■ **Exercise brief**:
Rewrite all the rows below, substituting "windscreen" for every "windshield" and leaving everything else unchanged. Omit the pictures from your answer.

■ **Data in this exercise**:
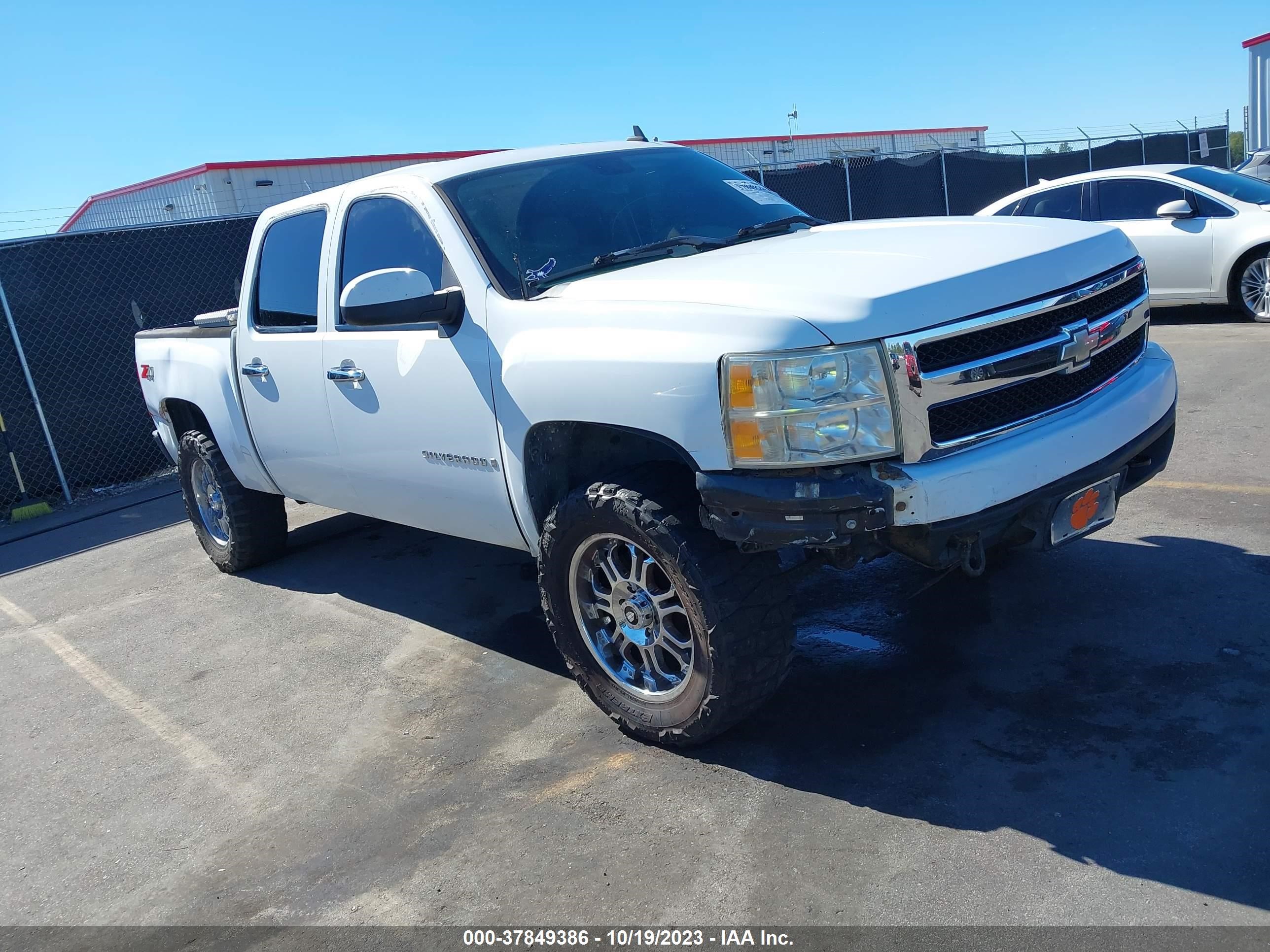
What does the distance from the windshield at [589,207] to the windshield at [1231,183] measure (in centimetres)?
788

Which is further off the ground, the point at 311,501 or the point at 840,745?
the point at 311,501

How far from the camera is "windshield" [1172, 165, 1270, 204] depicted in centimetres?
1056

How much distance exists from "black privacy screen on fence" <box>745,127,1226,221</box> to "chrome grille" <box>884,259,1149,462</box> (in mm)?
12661

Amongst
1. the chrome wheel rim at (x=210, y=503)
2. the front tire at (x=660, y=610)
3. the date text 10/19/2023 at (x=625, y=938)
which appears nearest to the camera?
the date text 10/19/2023 at (x=625, y=938)

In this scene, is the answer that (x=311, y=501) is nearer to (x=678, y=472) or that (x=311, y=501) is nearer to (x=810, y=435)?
(x=678, y=472)

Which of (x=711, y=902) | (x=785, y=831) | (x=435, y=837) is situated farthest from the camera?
(x=435, y=837)

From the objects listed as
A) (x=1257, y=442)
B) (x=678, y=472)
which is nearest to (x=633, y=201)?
(x=678, y=472)

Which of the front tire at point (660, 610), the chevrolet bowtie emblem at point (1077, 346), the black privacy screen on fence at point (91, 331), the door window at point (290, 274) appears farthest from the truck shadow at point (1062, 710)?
the black privacy screen on fence at point (91, 331)

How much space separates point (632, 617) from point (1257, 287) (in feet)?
30.8

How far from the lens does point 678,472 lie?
11.9ft

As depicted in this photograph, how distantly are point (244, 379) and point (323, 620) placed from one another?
4.41 ft

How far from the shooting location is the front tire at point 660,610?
3361 millimetres

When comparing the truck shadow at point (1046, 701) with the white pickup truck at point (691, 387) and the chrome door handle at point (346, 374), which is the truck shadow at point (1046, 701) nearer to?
the white pickup truck at point (691, 387)

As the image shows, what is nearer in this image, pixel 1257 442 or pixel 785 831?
pixel 785 831
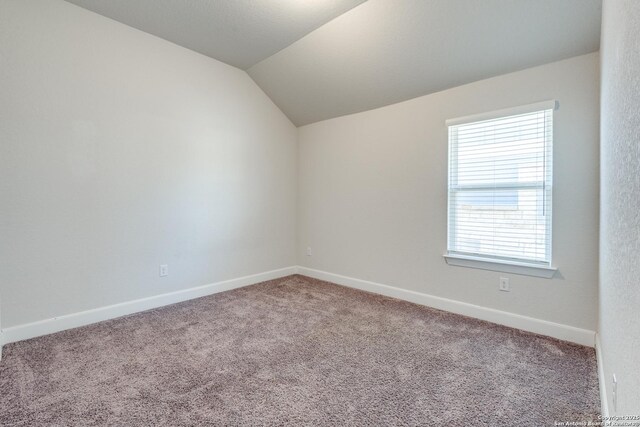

■ **Worked solution**:
What does the distance from the windscreen at [589,207] to the windscreen at [1231,183] measure (in centimetres)?
788

Which is further off the ground, the point at 311,501 or the point at 840,745?
the point at 311,501

How far from the camera is "windscreen" [1172, 165, 1270, 204] depicted in centimetres?
1056

How much distance exists from "black privacy screen on fence" <box>745,127,1226,221</box> to "chrome grille" <box>884,259,1149,462</box> (in mm)?
12661

Amongst
1. the chrome wheel rim at (x=210, y=503)
2. the front tire at (x=660, y=610)
3. the date text 10/19/2023 at (x=625, y=938)
which appears nearest to the camera?
the date text 10/19/2023 at (x=625, y=938)

In this scene, is the answer that (x=311, y=501) is nearer to (x=678, y=472) or that (x=311, y=501) is nearer to (x=810, y=435)?
(x=678, y=472)

Which of (x=711, y=902) | (x=785, y=831) | (x=435, y=837) is situated farthest from the camera?
(x=435, y=837)

From the objects listed as
A) (x=1257, y=442)
B) (x=678, y=472)
which is nearest to (x=633, y=201)?
(x=678, y=472)

Which of the front tire at point (660, 610), the chevrolet bowtie emblem at point (1077, 346), the black privacy screen on fence at point (91, 331), the door window at point (290, 274) appears farthest from the truck shadow at point (1062, 710)?
the black privacy screen on fence at point (91, 331)

How much space separates point (632, 617) from point (1257, 287) (in feet)?
30.8

How far from the lens does point 678,472 lie?
11.9ft

As depicted in this photograph, how distantly are point (244, 379) and point (323, 620) placed from one another?
4.41 ft

How far from the shooting location is the front tire at point 660,610?
3361 millimetres

When comparing the truck shadow at point (1046, 701) with the white pickup truck at point (691, 387) and the chrome door handle at point (346, 374), which is the truck shadow at point (1046, 701) nearer to?
the white pickup truck at point (691, 387)

As the image shows, what is nearer in this image, pixel 1257 442 or pixel 785 831?
pixel 785 831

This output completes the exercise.